If you check out the later stages of my Messines diorama in the Figures and Diorama section you'll see my 1/72 scale figures and how I painted them. I also use acrylic paints, Vallejo have become my favourites now, originally I used Humbrol acrylics when they were virtually the only ones out there!
If you are painting the figures for a diorama and they won't be handled afterwards then you shouldn't need to bother with any varnishes on the figures themselves, wargame figures on the other hand are usually protected with a varnish (usually matt but sometimes gloss) simply to protect the paint from being worn away by repeated handling.

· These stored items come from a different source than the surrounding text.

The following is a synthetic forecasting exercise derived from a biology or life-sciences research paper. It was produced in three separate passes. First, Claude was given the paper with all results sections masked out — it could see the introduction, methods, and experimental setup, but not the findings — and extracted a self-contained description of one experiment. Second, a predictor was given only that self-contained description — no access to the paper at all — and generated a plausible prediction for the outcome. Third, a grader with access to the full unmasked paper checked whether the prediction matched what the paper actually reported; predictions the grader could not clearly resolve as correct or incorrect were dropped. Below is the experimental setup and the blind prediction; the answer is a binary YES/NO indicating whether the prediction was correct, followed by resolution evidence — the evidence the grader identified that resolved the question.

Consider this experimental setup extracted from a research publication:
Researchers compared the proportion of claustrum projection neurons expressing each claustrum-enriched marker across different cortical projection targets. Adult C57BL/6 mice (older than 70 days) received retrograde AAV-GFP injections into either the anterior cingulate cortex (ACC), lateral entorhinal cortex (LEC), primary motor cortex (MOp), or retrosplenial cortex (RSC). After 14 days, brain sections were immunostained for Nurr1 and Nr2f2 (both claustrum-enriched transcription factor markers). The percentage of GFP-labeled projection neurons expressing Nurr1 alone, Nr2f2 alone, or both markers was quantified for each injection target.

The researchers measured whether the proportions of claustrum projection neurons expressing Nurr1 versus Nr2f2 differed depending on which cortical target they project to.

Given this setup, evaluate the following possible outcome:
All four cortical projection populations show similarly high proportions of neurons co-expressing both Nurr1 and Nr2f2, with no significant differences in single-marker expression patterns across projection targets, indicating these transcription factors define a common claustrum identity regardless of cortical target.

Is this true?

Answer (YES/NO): NO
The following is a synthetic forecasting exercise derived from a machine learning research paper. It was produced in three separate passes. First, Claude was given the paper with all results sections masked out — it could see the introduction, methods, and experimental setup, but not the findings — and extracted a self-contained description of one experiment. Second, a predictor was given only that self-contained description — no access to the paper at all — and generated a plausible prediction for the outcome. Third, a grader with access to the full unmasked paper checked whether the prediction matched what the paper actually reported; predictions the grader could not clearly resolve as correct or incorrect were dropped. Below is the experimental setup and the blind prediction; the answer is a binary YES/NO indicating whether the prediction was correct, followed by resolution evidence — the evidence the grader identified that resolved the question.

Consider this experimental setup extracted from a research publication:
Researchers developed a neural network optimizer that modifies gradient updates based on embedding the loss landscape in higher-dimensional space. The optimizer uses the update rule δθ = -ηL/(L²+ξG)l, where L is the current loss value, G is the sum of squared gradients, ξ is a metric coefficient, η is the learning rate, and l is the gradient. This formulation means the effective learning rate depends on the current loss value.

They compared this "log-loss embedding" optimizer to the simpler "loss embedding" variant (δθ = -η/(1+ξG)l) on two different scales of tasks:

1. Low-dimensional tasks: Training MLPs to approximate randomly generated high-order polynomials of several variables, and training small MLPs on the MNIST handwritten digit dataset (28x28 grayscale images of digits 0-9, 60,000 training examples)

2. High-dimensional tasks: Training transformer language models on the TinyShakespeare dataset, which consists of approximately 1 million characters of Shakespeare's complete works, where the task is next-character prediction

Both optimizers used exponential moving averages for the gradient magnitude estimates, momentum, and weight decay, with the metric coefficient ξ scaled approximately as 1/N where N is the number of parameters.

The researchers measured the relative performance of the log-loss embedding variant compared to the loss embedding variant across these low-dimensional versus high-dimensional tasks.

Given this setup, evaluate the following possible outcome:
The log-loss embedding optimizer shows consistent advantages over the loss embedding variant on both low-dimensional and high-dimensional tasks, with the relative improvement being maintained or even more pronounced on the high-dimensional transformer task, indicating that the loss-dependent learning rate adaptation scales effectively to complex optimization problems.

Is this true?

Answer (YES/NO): NO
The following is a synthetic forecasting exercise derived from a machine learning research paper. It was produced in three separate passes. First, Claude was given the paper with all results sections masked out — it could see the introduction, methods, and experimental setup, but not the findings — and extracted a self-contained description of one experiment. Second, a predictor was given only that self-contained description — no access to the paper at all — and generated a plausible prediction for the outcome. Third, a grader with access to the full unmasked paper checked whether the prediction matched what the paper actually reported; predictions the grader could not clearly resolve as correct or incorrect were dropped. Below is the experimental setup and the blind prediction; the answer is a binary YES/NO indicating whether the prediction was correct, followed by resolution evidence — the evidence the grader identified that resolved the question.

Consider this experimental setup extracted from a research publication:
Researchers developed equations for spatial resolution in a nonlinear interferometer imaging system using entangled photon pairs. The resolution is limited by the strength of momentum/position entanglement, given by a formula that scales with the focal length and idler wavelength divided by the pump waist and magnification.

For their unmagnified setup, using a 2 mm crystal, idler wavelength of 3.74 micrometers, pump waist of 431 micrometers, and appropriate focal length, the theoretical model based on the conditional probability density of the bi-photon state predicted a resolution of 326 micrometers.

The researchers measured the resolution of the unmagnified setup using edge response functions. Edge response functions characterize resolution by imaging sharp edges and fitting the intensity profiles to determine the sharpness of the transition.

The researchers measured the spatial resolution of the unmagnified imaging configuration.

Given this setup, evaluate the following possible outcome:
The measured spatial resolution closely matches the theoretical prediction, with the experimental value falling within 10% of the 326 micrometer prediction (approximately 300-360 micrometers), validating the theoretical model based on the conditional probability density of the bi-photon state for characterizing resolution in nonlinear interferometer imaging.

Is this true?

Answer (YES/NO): YES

Larger scale figures can sometimes benefit from satin or gloss varnish on certain wooden, leather or metal items like wooden stocks or leather straps etc just to accentuate their textures being different from the cloth of the uniforms but in 1/72 scale there's no need for any of that.
As far as 1/72 scale vehicles and decals, the decals will adhere better to the models if they are first given a gloss finish (even though they're supposed to be matt), then use one of the decal solutions like Decalfix by Humbrol which softens the decals more than just plain water so they follow the shape of the vehicle better, especially if they are applied over rivets etc. You can either use a gloss varnish or (if you can get it) use Pledge "Multi-Surface Wax" (formally known as Johnson's Klear). This will give a good surface to apply the decals to and once they are dry you can return the vehicle to a matt finish with a matt varnish by brush or airbrush ( a cheapie one is fine for that!)
As far as the Mr Hobby's Paint Washes, I've never used that brand but I've used Citadel Ink washes which are water based. I would think that they would go better without any clear coat on the figures (I just apply the washes straight onto the acrylic paint). As for the vehicles, I'd use the wash after the matt varnish used to seal the decals on myself as you would want the wash to 'dirty' everything including the vehicle markings.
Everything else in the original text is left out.